The Mississippi from Haines’s Bluff to below Grand Gulf, showing Gen. Grant’s and Admiral Farragut’s operations—Harper’s Weekly (May 23, 1863), p. 327.

Finally, as the Tribune tells it, all the boats disappeared, and the spectators stood on the decks of the anchored boats, holding their breath and speculating on the fate of the boats. “Suddenly a flame starts up! Another and another leaps into the darkness of the night. We can trace the course of our fleet by new flames that each moment startle the strained sight” (Doc. 547).

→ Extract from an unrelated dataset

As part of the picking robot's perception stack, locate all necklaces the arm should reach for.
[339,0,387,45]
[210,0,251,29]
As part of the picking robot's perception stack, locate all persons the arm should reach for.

The discovery by the rebels of the passing gunboats and their ensuing fire is rendered by Melville:

A flame leaps out; they are seen,
Another and another gun roars;
We tell the course of the boats through the screen
By each further fort that pours.

The remaining stanzas are composed from the same account, as the quickest comparison shows. For instance, the phrase “new flames that each moment startle the strained sight” (Doc. 547) is reflected in Melville’s “we strain our gaze.” The discovery by the onlookers of the searching Confederate beacon elicits the cry “‘Vicksburgh is on fire!’ . . . uttered in excited tones” (Doc. 547). Melville proclaims the same discovery in his line “‘The town is afire!’ crows Hugh.” The powerful Confederate beacon is described by the Tribune in these words: “So powerful was the light, that at the point where our fleet was moored, the shadow of a hand held a foot from the boat’s side was distinctly thrown upon it” (Doc. 548). Melville transforms this information into “So far and strong, that in phantom cheat/Lank on the deck our shadows lay.”
The lights, however, were as revealing to the Union marksmen as to the Confederates, a fact brought out by the Tribune in this passage:

The lights that showed the boats to the enemy revealed to our men the outlines of the batteries, and the roar which deafens the ear to every other sound is the peal of the heavy pieces on our gun-boats (Doc. 548).

Melville converts this passage to the following:

The impartial cresset lights as well
The fixed forts to the boats that run;
And, plunged from their ports, their answers swell
Back to each fortress dun:
Ponderous words speaks every monster gun.

One final brief example will suffice in illustrating Melville’s use of the Tribune’s account. The Tribune describes the fire on board the transport in these words: “ . . . it wanted the mellow, vivid, space-piercing brilliancy of the beacon; above it rolled volumes of thick and curling smoke” of a “white color” (Doc. 548). Melville rephrases the imagery this way: “Not mellowly brilliant like the first,/But rolled in smoke, whose whitish volumes burst.”